Total RNA was extracted from the cell lines and fresh specimens using TRIzol reagent (Thermo Fisher Scientific, Inc., Waltham, MA, USA), according to the manufacturer's protocol. cDNA was prepared using a Superscript III cDNA Synthesis kit (Takara Bio, Inc., Otsu, Japan) following the manufacturer's protocol. qPCR was performed using FastStart Essential DNA Green Master mix (Roche Diagnostics, Basel, Switzerland) with miRNA-specific primers. GAPDH was used as the endogenous control. The specific primers used were as follows: GAPDH forward, 5′-TGAAGGTCGGAGTCAACGG-3′ and reverse, 5′-CTGGAAGATGGTGATGGGATT-3′; MYCBP were forward, 5′-TGGCACCTGTTGGAGACTATG-3′ and reverse, 5′-CACCAGCCATAGCCACATTC-3′. PCR thermocycling conditions were as follows: 95°C for 10 min, followed by 40 cycles of 95°C for 10 sec, 58°C for 10 sec and 72°C for 10 sec. At the end of the PCR cycles, melting curve analysis was performed. MYCBP expression levels in tumor tissues and cell lines were compared with those in the matched normal tissues and normal gastric cells, respectively, and relative expression levels were calculated using the 2−ΔΔCq method (23).
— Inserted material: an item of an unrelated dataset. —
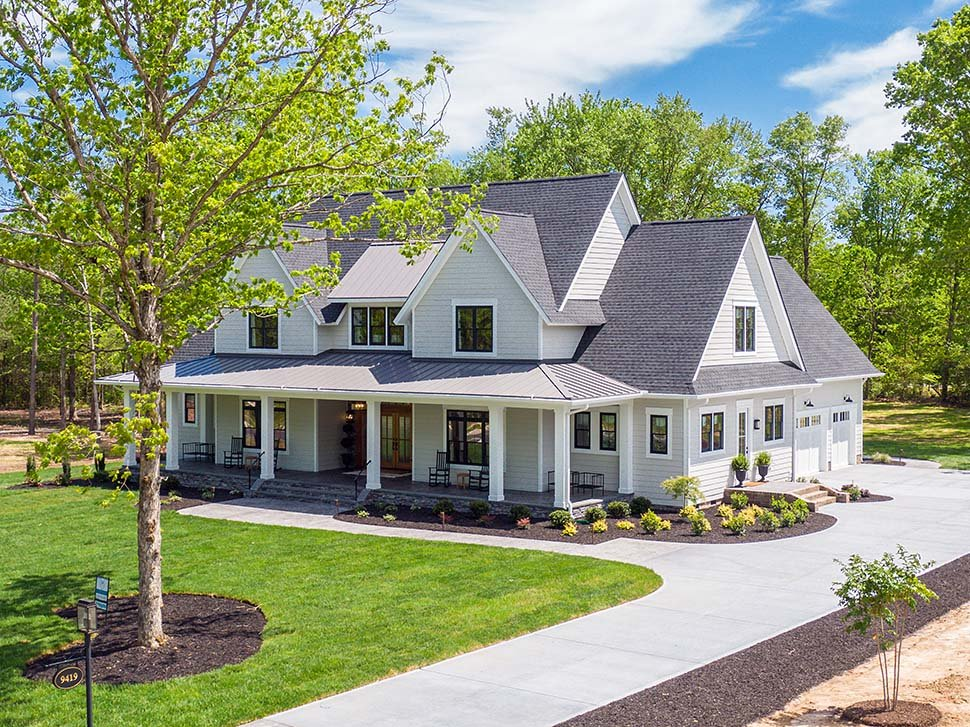 Country, Farmhouse, Traditional Plan with 3952 Sq. Ft., 4 Bedrooms, 4 Bathrooms, 3 Car Garage Picture 7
MYCBP small interfering RNA (siRNA) and LEF-1 siRNA transfection

MKN-45 cells exhibited a relatively high level of MYCBP expression compared with the normal gastric cell line GES-1 and the other GC cell lines, and thus were used in the transfection assays. The MKN-45 cells were cultured in 6-well plates (plated at 5.0×105 cells/well) for 24 h prior to transfection. Subsequently, MYCBP siRNA (20 µmol/l; Guangzhou RiboBio Co., Ltd., Guangzhou, China) and LEF-1 siRNA (20 µmol/l; Guangzhou RiboBio Co., Ltd.) were individually transfected into the MKN-45 cells. Negative control siRNA (Guangzhou RiboBio Co., Ltd.) was used to establish a negative control group in parallel. The specific sequences used were as follows: MYCBP siRNA forward, 5′-AAUCCAAAGCACUGUUAGGUU-3′ and reverse, 5′-CCUAACAGUGCUUUGGAUUUU-3′; LEF-1 siRNA forward, 5′-ACUUGAUGUCAGCUAAAUCGC-3′ and reverse, 5′-GAUUUAGCUGACAUCAAGUCU-3′; NC siRNA forward, 5′-UUCUCCGAACGUGUCACGUTT-3′ and reverse, 5′-ACGUGACACGUUCGGAGAATT-3′. The two negative controls have the same siRNA sequence. Transfections were performed with Lipofectamine® 3000 (Thermo Fisher Scientific, Inc.) according to the manufacturer's protocol.

Transwell assay

At 24 h after transfection, GC cells were used in migration and invasion assays. Transwell migration assays were performed using a Costar Transwell assay kit (Corning Incorporated, Corning, NY, USA), whereas invasion assays were performed using invasion chambers (Corning Incorporated) pre-coated with Matrigel. Cells (1.5×105 per well for invasion assays and 8.0×104 per well for migration assays) were seeded in the upper chamber with FBS-free RPMI-1640 medium, and RPMI-1640 medium containing 30% FBS was added to the lower chamber. After 24 or 48 h of incubation at 37°C in an atmosphere of 5% CO2, non-migrated or non-invaded cells were removed from the upper surfaces of the transwell membranes with a cotton swab, and the migrated or invaded cells on the lower membrane surfaces were fixed by 95% ethyl alcohol for 10 min at room temperature and stained with hematoxylin and eosin for 15 min at room temperature prior to imaging and counting under high-power magnification (×200; Olympus IX71 live cell imaging fluorescence microscope; Olympus, Tokyo, Japan).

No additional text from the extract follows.